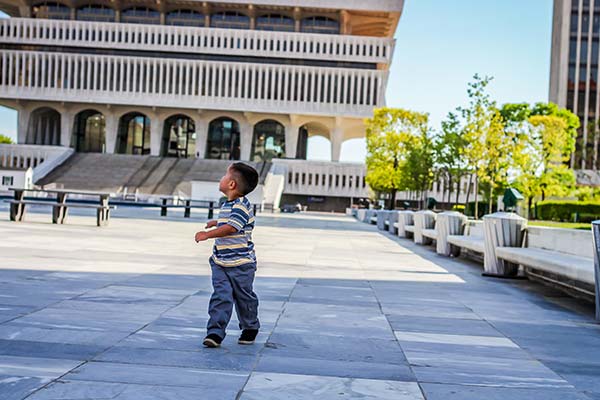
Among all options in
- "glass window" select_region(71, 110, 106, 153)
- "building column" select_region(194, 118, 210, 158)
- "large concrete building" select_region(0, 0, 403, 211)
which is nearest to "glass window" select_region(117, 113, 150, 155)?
"large concrete building" select_region(0, 0, 403, 211)

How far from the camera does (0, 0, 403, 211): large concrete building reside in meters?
80.6

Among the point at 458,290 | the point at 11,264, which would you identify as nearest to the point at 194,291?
the point at 11,264

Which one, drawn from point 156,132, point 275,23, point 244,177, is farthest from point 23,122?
point 244,177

════════════════

### PROBLEM TO SOLVE
Rewrite the listing above as a JSON list of strings, one string per line, skipping blank lines and leaving out the picture.

### ANSWER TO THE PROBLEM
[
  "Among all options in",
  "- \"glass window\" select_region(71, 110, 106, 153)",
  "- \"building column\" select_region(194, 118, 210, 158)",
  "- \"large concrete building\" select_region(0, 0, 403, 211)",
  "which is nearest to \"glass window\" select_region(117, 113, 150, 155)?",
  "\"large concrete building\" select_region(0, 0, 403, 211)",
  "How far from the camera does (0, 0, 403, 211): large concrete building reside in meters?",
  "80.6",
  "Among the point at 458,290 | the point at 11,264, which would you identify as nearest to the point at 194,291?",
  "the point at 11,264",
  "Which one, drawn from point 156,132, point 275,23, point 244,177, is farthest from point 23,122?",
  "point 244,177"
]